When Triumph opened their new visitors centre, they regaled us with stories of legendary victories at the TT and on the saltflats but there was a distinct gap. While they’ve had off-road bikes in their range for decades, and sent various intrepid adventurers off around the world, they’ve never competed in rallies. That is until very recently when they rather suddenly sent two of their test riders to the Panafrica Rally. Now a spyshot has emerged of a brand new and completely finished Tiger 800, we think they’ve got something very special up their sleeves.
We’ve known that there’s a new Tiger 800 coming for a little while, after we saw a series of spy shots earlier this year. The bike in the first pictures was clearly a road focused Tiger 800XR, with cast wheels, short travel suspension, split radiators and a smaller sump. However that bike was in the very early stages of testing, so it was difficult to tell what would make the finished bike. Now a picture has emerged of an 800XR out testing with the new 1200 and while it confirms very few technical changes, it does confirm there’s a new bike out there.
Then, seemingly out of nowhere, Triumph sent two of their test riders to compete in the Panafrica rally on a heavily customised Tiger called the Tramontana. Why would Triumph do that, unless the Tramontana is actually the new 800 hidden in plain sight? Well we think that’s exactly what they’ve done but it wasn’t a bit of fun for their test riders – it was a hardcore test of the capabilities of the new Tiger.

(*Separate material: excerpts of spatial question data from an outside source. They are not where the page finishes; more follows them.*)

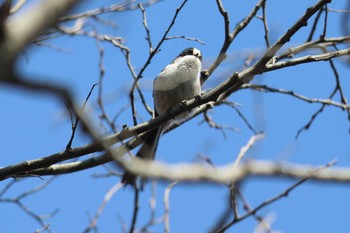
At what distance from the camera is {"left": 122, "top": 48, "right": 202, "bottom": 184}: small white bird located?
14.7ft

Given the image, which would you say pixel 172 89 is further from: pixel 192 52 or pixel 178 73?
pixel 192 52

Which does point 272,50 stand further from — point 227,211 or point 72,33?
point 72,33

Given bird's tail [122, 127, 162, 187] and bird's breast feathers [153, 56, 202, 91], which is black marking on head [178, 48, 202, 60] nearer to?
bird's breast feathers [153, 56, 202, 91]

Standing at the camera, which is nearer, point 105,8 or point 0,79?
point 0,79

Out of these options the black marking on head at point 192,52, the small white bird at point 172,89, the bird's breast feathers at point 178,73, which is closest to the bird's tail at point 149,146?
the small white bird at point 172,89

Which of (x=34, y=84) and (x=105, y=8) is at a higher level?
(x=105, y=8)

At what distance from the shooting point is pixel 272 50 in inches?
122

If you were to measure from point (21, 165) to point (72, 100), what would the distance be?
231 centimetres

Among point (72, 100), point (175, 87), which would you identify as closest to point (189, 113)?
point (175, 87)

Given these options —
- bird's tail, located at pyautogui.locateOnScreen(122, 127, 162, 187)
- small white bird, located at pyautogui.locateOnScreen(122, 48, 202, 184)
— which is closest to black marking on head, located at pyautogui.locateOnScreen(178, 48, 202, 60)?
small white bird, located at pyautogui.locateOnScreen(122, 48, 202, 184)

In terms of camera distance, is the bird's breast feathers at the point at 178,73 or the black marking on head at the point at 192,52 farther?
the black marking on head at the point at 192,52

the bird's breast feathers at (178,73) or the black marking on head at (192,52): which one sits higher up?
the black marking on head at (192,52)

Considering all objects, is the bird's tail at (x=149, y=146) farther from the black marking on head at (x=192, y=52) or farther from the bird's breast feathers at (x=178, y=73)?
the black marking on head at (x=192, y=52)

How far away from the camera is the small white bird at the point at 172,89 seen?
177 inches
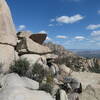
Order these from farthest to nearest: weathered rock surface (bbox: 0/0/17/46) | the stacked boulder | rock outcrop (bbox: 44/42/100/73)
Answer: rock outcrop (bbox: 44/42/100/73) < weathered rock surface (bbox: 0/0/17/46) < the stacked boulder

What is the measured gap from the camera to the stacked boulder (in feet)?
47.6

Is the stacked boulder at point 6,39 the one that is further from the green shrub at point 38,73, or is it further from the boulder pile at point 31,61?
the green shrub at point 38,73

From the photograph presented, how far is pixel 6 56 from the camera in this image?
48.3 feet

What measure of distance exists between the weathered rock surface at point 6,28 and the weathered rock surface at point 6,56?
54 centimetres

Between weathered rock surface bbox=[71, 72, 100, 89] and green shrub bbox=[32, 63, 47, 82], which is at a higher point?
green shrub bbox=[32, 63, 47, 82]

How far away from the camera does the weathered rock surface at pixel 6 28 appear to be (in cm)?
1532

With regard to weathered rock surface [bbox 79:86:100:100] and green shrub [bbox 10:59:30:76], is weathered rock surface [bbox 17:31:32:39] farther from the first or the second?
weathered rock surface [bbox 79:86:100:100]

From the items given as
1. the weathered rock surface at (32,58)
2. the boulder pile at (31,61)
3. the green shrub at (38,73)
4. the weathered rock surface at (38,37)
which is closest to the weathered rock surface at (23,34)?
the boulder pile at (31,61)

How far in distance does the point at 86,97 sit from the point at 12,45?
8.21m

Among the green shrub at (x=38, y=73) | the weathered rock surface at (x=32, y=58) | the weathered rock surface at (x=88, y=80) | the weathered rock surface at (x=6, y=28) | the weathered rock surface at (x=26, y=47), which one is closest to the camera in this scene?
the green shrub at (x=38, y=73)

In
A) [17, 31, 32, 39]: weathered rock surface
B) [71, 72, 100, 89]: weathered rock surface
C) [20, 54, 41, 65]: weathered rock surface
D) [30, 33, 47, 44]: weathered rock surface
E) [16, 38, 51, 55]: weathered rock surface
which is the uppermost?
[17, 31, 32, 39]: weathered rock surface

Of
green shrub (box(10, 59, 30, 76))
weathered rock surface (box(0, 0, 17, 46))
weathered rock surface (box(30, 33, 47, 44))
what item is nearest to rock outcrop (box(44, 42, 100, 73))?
weathered rock surface (box(30, 33, 47, 44))

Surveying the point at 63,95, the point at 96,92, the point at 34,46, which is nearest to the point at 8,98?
the point at 63,95

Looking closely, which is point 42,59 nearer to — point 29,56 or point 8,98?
point 29,56
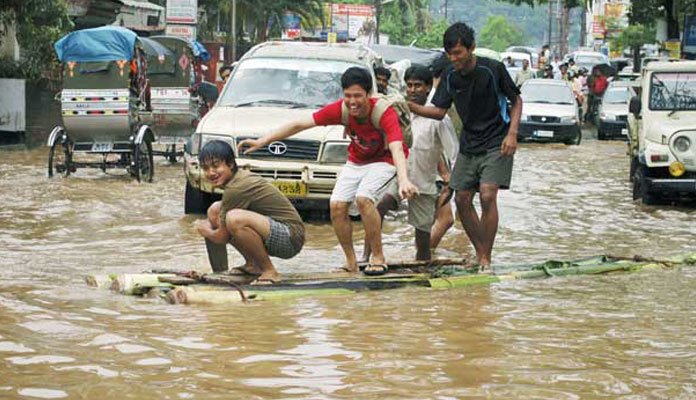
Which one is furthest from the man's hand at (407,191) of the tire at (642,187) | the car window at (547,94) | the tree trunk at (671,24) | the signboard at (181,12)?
the signboard at (181,12)

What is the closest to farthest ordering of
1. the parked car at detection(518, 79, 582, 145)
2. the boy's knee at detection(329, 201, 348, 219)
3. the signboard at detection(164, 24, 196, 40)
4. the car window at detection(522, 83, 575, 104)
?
the boy's knee at detection(329, 201, 348, 219) → the parked car at detection(518, 79, 582, 145) → the car window at detection(522, 83, 575, 104) → the signboard at detection(164, 24, 196, 40)

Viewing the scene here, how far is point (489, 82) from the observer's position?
948 centimetres

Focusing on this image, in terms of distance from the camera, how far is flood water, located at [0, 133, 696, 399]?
5.73 m

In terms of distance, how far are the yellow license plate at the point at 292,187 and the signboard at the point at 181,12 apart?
25.5 m

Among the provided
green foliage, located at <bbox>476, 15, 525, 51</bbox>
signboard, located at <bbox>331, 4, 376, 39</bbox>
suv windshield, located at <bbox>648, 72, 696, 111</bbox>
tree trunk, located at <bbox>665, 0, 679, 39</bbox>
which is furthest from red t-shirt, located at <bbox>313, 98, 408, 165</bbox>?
green foliage, located at <bbox>476, 15, 525, 51</bbox>

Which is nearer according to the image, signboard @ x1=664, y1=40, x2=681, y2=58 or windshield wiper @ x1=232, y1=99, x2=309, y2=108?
windshield wiper @ x1=232, y1=99, x2=309, y2=108

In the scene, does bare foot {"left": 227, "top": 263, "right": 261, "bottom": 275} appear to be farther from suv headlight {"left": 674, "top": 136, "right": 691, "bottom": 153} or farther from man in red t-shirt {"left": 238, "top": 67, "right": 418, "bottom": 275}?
suv headlight {"left": 674, "top": 136, "right": 691, "bottom": 153}

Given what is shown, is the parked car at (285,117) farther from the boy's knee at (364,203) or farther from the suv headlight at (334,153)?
the boy's knee at (364,203)

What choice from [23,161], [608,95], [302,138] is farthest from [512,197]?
[608,95]

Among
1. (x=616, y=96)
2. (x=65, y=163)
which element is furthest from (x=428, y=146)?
(x=616, y=96)

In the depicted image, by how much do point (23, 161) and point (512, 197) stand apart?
29.0 ft

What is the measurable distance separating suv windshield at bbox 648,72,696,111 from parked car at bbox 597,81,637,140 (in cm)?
1463

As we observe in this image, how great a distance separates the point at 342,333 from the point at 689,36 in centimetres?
2645

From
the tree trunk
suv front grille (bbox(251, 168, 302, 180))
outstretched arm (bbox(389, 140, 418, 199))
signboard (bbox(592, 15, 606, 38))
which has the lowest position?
suv front grille (bbox(251, 168, 302, 180))
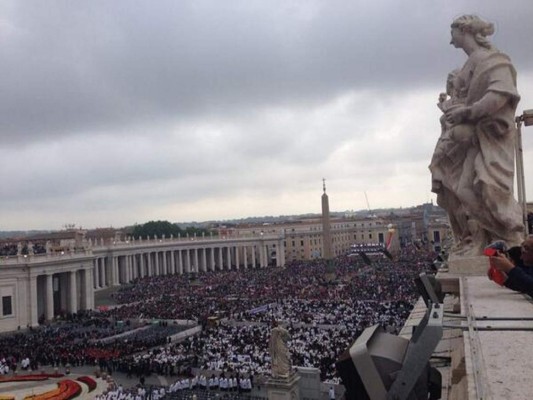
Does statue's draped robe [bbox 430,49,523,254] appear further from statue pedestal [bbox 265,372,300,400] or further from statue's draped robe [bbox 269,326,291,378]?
statue pedestal [bbox 265,372,300,400]

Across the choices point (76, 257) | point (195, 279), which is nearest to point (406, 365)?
point (76, 257)

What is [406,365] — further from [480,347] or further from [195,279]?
[195,279]

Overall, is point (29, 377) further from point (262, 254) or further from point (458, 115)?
point (262, 254)

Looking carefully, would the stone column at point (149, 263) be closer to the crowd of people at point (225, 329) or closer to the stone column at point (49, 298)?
the crowd of people at point (225, 329)

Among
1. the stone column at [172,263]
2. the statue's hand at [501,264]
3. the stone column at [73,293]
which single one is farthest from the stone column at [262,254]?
the statue's hand at [501,264]

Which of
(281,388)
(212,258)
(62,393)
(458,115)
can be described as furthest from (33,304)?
(212,258)

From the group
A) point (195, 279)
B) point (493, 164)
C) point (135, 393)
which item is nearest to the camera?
point (493, 164)

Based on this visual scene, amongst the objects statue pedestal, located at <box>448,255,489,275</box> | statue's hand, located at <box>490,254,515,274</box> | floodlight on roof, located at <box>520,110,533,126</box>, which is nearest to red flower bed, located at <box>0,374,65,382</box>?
floodlight on roof, located at <box>520,110,533,126</box>
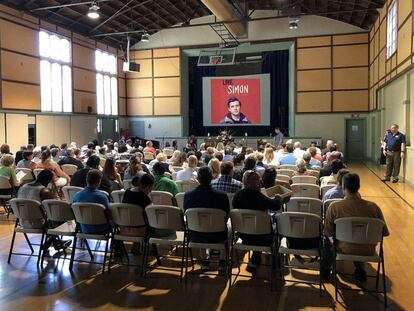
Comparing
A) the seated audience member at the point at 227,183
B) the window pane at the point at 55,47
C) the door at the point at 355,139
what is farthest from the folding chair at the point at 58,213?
the door at the point at 355,139

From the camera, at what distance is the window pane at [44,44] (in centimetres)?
1528

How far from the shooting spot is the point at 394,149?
1059 cm

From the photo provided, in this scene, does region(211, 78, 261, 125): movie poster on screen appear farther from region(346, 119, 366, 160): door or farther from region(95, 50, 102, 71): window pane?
region(95, 50, 102, 71): window pane

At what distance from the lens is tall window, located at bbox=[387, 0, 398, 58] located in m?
12.0

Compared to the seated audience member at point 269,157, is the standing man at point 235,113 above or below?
above

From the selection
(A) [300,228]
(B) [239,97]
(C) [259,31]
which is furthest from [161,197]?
(C) [259,31]

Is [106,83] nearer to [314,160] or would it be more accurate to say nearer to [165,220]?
[314,160]

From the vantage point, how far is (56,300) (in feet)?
12.1

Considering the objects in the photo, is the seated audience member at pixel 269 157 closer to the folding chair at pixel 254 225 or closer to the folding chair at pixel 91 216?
the folding chair at pixel 254 225

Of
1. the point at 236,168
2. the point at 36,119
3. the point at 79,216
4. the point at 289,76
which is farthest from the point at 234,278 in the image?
the point at 289,76

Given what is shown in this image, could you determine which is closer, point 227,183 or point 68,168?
point 227,183

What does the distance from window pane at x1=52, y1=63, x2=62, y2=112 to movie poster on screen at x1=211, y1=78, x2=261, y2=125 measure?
7.51m

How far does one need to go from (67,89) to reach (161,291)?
47.7 feet

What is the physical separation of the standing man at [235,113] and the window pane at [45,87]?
8488 millimetres
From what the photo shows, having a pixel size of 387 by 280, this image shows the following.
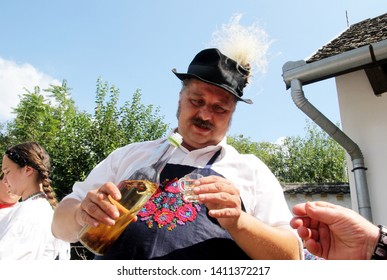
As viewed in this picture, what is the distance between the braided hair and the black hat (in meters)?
1.30

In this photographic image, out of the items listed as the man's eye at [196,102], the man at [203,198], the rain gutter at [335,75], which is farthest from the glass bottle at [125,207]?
the rain gutter at [335,75]

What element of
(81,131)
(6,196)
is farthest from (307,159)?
(6,196)

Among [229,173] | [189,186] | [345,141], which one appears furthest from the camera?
[345,141]

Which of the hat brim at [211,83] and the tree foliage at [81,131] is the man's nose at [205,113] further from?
the tree foliage at [81,131]

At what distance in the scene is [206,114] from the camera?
1440 mm

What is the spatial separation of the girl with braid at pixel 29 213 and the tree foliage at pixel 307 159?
25138 mm

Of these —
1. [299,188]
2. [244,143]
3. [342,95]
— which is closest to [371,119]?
[342,95]

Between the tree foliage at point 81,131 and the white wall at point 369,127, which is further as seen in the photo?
the tree foliage at point 81,131

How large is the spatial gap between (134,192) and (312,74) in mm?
3467

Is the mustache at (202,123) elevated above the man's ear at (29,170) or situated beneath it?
elevated above

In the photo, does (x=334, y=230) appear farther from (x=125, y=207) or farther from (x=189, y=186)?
(x=125, y=207)

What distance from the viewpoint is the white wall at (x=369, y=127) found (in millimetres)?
3900

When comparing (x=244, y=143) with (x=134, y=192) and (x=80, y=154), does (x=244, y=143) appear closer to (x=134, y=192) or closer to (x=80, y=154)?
(x=80, y=154)

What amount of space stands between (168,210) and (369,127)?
11.8 ft
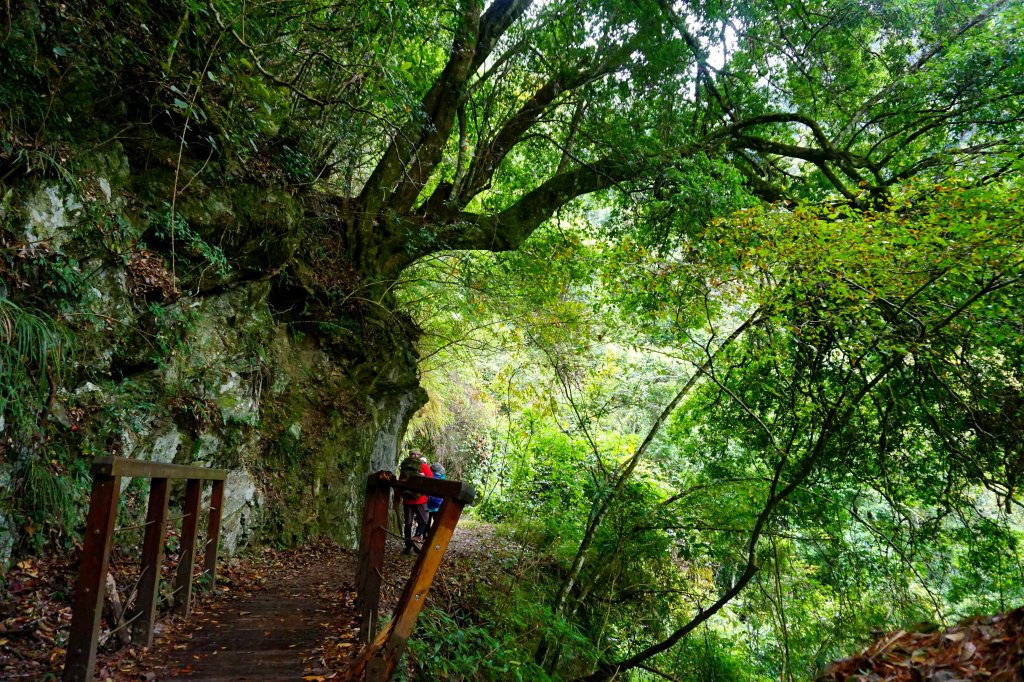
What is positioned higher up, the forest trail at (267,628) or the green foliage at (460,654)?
the forest trail at (267,628)

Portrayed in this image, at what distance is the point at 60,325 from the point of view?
4.34 m

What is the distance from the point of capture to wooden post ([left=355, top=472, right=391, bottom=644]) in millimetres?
4324

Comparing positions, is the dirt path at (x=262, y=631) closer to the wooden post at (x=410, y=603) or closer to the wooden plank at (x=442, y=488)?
the wooden post at (x=410, y=603)

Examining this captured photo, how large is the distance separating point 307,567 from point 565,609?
3.59 metres

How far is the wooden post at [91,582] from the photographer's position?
3.04m

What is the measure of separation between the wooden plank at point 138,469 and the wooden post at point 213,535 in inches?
43.9

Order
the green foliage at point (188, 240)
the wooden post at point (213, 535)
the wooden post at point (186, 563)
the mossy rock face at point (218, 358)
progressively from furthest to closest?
the green foliage at point (188, 240) < the wooden post at point (213, 535) < the mossy rock face at point (218, 358) < the wooden post at point (186, 563)

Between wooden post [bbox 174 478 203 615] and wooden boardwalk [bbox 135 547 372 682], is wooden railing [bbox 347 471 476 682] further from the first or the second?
wooden post [bbox 174 478 203 615]

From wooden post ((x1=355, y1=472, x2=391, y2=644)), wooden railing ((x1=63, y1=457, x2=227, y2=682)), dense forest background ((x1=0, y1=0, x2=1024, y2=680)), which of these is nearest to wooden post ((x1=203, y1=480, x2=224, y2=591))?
wooden railing ((x1=63, y1=457, x2=227, y2=682))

The Tiger Tramontana is the second bike bearing the Tramontana name, after the Scrambler the Lopez brothers created a few years ago. Much like that bike, the Tiger has been completely rebuilt to handle the rigours of extreme off-roading. Developed from an 800XC, the Tramontana has had a full rally navigation tower with new lights and screen, custom Arrow exhaust, new subframe, bigger sump guard, completely modified plastics, rally saddle plus new suspension. It’s obvious these changes aren’t coming to the new bike but there is one thing that is: the engine.
Tigers for all
At the time of the first spy shots we believed the engine would grow in size to match similar growth from rivals such as the BMW F850GS, however little has changed externally, so we think that is not the case. With a growth to 900cc, we expected the new Tiger to deliver around 110bhp but sticking at 800cc, and with the full conversion to Euro4, we expect the bike is more likely to be around 95bhp. It’s possible that Triumph may have aimed for exactly 94bhp, which would make the bike eligible to be restricted to 47bhp for A2 licence holders.
No doubt to Triumph’s relief, the Tramontana not only finished but took four stage victories in its class, so it’s a strong suggestion that the new bike will continue the bullet-proof legacy set by the outgoing model. Whether it will act as a springboard for a hardcore production bike, akin to the BMW GS Rallye or Ducati Multistrada Enduro Pro remains to be seen, but we’re expecting Triumph to unveil the new 800 range at the EICMA show in November.